An overwhelming number of the people The Globe and Mail has spoken to here in recent days and weeks say they do indeed prefer President Vladimir Putin’s Russia to the new government in Kiev. But there are, of course, dissenters. And many of them are preparing to leave.
“We have a joke here: Who wins if Crimea becomes part of Russia? The pensioners, the civil servants and the military. Who loses? The creative class, the middle class,” Mr. Kostinsky sighs.
It’s not a very funny joke, and Mr. Kostinsky doesn’t break a smile as he tells it because his friends and colleagues are the ones heading for the exit. “There are people who play important roles in my life – I won’t say how many – but for them the idea of life here [after Sunday’s referendum] is intolerable.”
Mr. Kostinsky says part of the attraction of moving somewhere else in Ukraine is the chance to participate in the nation-building project that has been launched during the revolution last month that deposed the pro-Russian government of Viktor Yanukovych. “I get pressure from colleagues in Kiev and Lviv for me to leave Crimea. They say ‘We need you here. We have a country to build.’ … But I will stay here as long as possible. Until it becomes dangerous.”
The number of Crimeans who are leaving is only a trickle, mostly the pro-Western intelligentsia, the people who admit to having cheered the fall of Mr. Yanukovych and the rise of the new government in Kiev.

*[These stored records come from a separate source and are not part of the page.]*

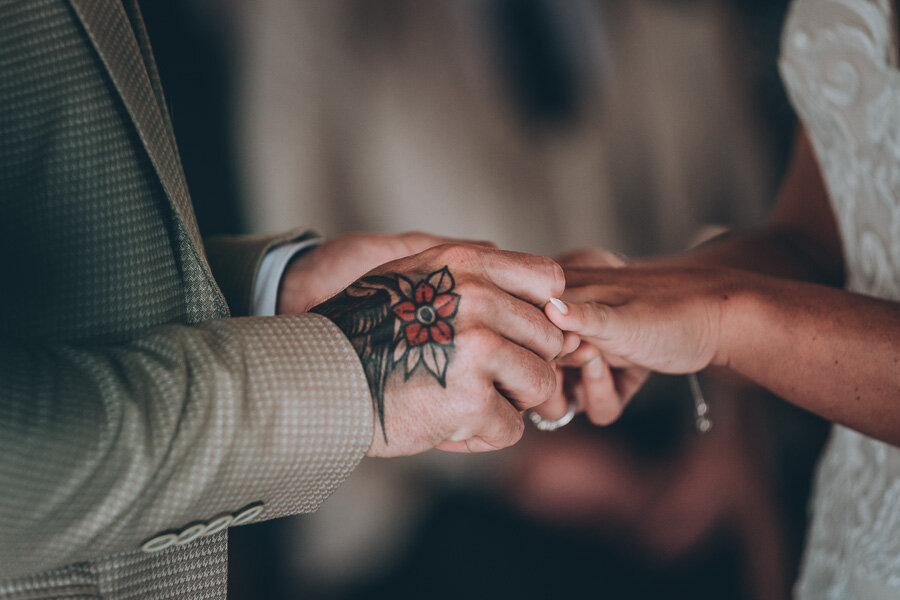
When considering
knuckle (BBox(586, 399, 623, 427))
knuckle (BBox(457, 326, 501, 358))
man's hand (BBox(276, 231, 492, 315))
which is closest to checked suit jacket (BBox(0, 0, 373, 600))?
knuckle (BBox(457, 326, 501, 358))

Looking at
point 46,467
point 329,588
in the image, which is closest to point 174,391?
point 46,467

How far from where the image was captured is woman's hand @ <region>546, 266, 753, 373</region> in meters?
0.73

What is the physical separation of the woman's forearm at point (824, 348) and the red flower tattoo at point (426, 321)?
389mm

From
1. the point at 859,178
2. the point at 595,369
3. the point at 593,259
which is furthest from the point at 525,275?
the point at 859,178

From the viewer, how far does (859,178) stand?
0.93m

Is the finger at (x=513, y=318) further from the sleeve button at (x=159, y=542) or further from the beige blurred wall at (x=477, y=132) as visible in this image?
the beige blurred wall at (x=477, y=132)

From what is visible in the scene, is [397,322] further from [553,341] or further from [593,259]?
[593,259]

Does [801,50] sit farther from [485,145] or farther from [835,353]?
[485,145]

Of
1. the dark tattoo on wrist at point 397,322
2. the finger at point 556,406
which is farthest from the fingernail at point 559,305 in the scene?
the finger at point 556,406

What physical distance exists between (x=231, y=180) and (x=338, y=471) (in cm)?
128

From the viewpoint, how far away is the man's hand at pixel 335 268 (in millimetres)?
914

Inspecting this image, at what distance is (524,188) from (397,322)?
143 centimetres

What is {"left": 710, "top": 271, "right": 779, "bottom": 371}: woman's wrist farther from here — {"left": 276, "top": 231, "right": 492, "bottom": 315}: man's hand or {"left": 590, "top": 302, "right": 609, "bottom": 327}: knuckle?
{"left": 276, "top": 231, "right": 492, "bottom": 315}: man's hand

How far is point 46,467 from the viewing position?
446 millimetres
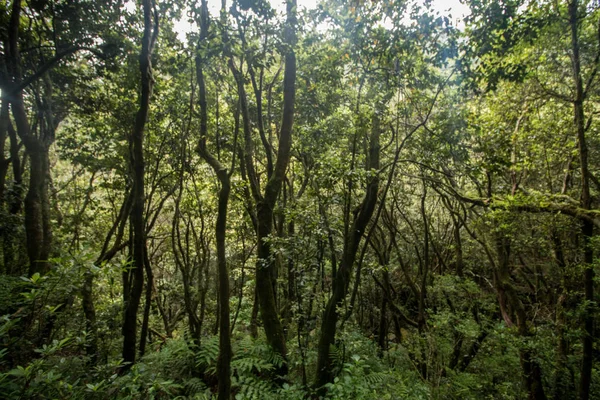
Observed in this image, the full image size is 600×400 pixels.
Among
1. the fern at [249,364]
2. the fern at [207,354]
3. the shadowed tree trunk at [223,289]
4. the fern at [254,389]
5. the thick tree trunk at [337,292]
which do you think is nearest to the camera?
the shadowed tree trunk at [223,289]

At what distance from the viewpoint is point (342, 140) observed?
7297 mm

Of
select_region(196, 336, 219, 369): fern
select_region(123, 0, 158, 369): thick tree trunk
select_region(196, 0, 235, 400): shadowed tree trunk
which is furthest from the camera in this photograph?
select_region(196, 336, 219, 369): fern

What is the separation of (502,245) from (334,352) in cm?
570

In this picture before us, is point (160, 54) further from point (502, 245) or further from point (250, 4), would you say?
point (502, 245)

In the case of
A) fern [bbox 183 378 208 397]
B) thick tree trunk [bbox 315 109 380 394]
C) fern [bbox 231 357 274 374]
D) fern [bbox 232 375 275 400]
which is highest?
thick tree trunk [bbox 315 109 380 394]

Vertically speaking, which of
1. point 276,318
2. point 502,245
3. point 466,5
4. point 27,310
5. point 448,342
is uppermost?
point 466,5

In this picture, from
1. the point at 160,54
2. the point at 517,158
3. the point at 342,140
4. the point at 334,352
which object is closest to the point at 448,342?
the point at 334,352

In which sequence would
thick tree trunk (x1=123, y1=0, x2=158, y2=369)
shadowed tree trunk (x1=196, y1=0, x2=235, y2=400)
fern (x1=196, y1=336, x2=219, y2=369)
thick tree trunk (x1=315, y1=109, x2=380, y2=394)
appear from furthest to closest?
fern (x1=196, y1=336, x2=219, y2=369), thick tree trunk (x1=315, y1=109, x2=380, y2=394), thick tree trunk (x1=123, y1=0, x2=158, y2=369), shadowed tree trunk (x1=196, y1=0, x2=235, y2=400)

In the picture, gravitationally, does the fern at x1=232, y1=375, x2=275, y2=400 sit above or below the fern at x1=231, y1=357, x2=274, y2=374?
below

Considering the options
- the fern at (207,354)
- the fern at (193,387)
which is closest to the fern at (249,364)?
the fern at (193,387)

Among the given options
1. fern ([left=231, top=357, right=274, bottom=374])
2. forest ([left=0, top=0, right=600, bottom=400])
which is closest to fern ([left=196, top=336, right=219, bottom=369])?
forest ([left=0, top=0, right=600, bottom=400])

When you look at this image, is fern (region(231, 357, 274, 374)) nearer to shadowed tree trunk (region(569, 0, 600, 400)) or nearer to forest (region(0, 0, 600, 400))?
forest (region(0, 0, 600, 400))

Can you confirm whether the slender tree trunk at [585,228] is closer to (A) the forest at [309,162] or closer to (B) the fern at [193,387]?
(A) the forest at [309,162]

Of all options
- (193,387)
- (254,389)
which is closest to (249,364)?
(254,389)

The wide majority of Crimeans seem to accept the narrative that’s been offered to them on Russian television channels: The uprising in Kiev was sponsored by Western governments, who are in league with “fascist” Ukrainian nationalists. The rights of Russian speakers are under assault in this new Ukraine. Only Moscow can protect them.

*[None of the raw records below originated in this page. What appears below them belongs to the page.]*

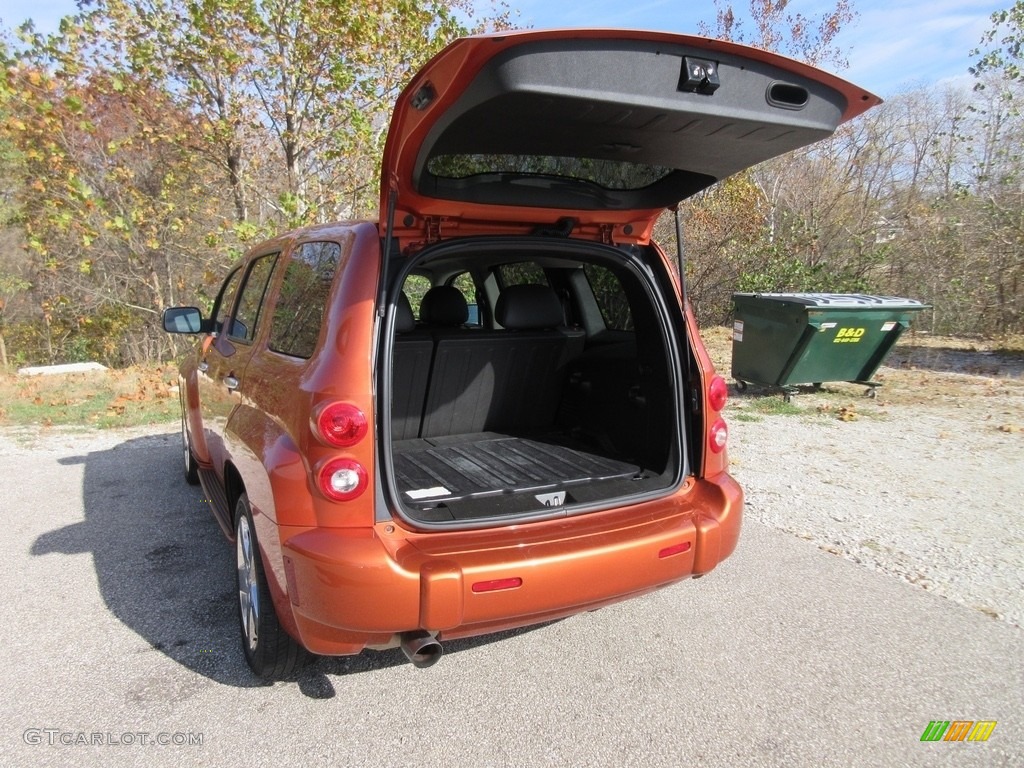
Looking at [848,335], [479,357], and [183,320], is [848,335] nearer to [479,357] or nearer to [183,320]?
[479,357]

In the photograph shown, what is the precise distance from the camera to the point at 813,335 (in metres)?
7.70

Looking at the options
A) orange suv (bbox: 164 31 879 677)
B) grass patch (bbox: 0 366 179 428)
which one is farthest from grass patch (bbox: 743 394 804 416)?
grass patch (bbox: 0 366 179 428)

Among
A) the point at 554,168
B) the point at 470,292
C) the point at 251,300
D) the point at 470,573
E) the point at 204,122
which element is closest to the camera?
the point at 470,573

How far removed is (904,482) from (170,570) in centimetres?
523

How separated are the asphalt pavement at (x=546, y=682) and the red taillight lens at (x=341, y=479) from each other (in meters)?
0.90

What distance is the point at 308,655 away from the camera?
278cm

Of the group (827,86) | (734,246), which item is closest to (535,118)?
(827,86)

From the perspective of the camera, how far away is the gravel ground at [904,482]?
152 inches

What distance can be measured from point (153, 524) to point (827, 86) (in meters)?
4.45

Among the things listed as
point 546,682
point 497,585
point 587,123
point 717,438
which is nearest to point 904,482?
point 717,438

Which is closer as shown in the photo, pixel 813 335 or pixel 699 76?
pixel 699 76

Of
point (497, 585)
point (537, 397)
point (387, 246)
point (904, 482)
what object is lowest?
point (904, 482)

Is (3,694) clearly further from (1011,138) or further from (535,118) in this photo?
(1011,138)

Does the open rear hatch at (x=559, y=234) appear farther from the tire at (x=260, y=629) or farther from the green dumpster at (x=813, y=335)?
the green dumpster at (x=813, y=335)
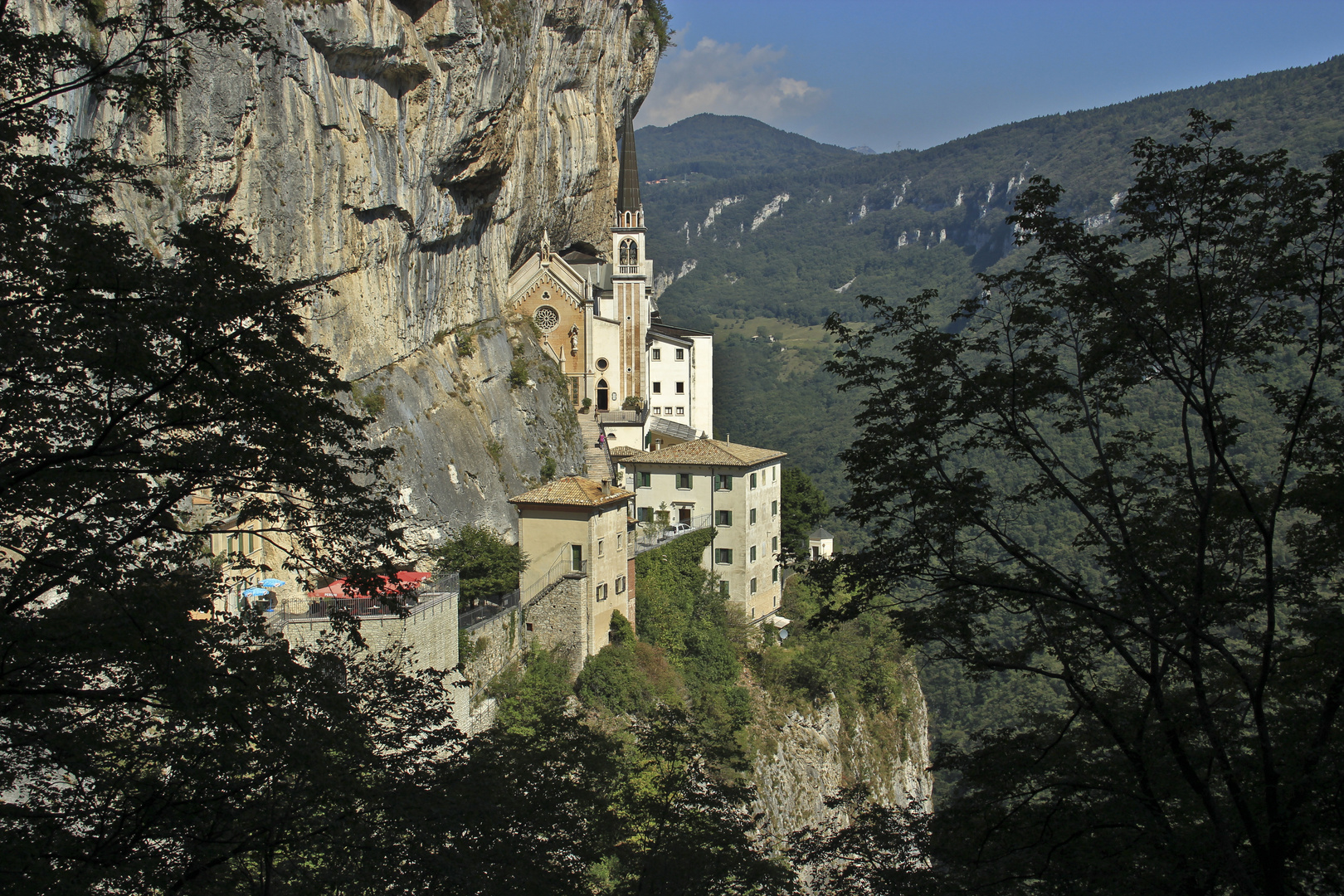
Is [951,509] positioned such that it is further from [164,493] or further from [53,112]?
[53,112]

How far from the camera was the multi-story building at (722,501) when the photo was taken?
42469 millimetres

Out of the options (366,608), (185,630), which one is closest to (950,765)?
(185,630)

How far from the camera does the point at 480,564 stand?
99.1 feet

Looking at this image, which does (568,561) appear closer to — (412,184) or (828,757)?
(412,184)

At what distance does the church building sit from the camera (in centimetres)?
5247

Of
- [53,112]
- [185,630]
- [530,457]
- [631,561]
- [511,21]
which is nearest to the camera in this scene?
[185,630]

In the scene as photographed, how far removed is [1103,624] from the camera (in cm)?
1148

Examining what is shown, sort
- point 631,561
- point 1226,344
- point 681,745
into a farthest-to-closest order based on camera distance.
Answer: point 631,561, point 681,745, point 1226,344

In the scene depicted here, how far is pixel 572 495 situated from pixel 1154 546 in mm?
21073

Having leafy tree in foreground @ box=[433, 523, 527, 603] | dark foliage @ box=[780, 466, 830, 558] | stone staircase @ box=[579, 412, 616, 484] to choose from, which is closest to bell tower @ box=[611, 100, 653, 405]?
stone staircase @ box=[579, 412, 616, 484]

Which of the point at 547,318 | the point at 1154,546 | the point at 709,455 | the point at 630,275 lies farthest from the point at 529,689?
the point at 630,275

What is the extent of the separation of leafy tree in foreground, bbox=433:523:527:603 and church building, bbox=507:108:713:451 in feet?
63.7

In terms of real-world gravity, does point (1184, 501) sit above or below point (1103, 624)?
above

“Crimeans want to have safety. They are Russians, most of them. Crimea was part of Russia [before the fall of the Soviet Union] and they feel they are Russian. They see nothing good done for them by the Ukrainian authorities,” said Oleg Gabriyelyan, rector of the Crimean University of Culture, Arts and Tourism, and a regular commentator on local television stations.
Some worry that having been on the wrong side of such a lopsided and angry debate could become dangerous soon after the referendum, when Russia’s laws apply here. “I don’t see my future in Russia. I see Russia has a very bad situation with human rights and liberties. It’s not the kind of environment I want to live my life in,” said Konstantin Tupikov, a 26-year-old travel agent who said he has made plans to move to Serbia shortly after the referendum.
The most outspoken group against Crimea’s reunion with Russia has been the peninsula’s 250,000-strong population of Crimean Tatars, who remember Russian rule as a time of persecution and internal exile.
The Mejlis, the largest Crimean Tatar organization, has called for its members to boycott Sunday’s referendum on the grounds that the government in Kiev has said it’s an illegal plebiscite. A poll on Crimean Tatar television Thursday showed that more than 90 per cent of some 3,000 respondents were against joining Russia.
Ali Khamzin, head of foreign relations for the Mejlis, said the organization knows of about 200 or 300 Crimean Tatars who have left ahead of the referendum, most of them members of the Hizb ut-Tahrir movement that Russia – but not Ukraine – considers a “terrorist” organization.
But most Crimean Tatars say they’ll remain here, whatever comes next.
“We don’t want to live here if it becomes part of Russia, but we have nowhere else to go,” said Ayder, a 28-year-old working as volunteer security at the tense Mejlis office in Simferopol, where he and half a dozen other men were stationed to prevent “provocations.” Fearing trouble, he refused to give his last name. “This is our home,” he said.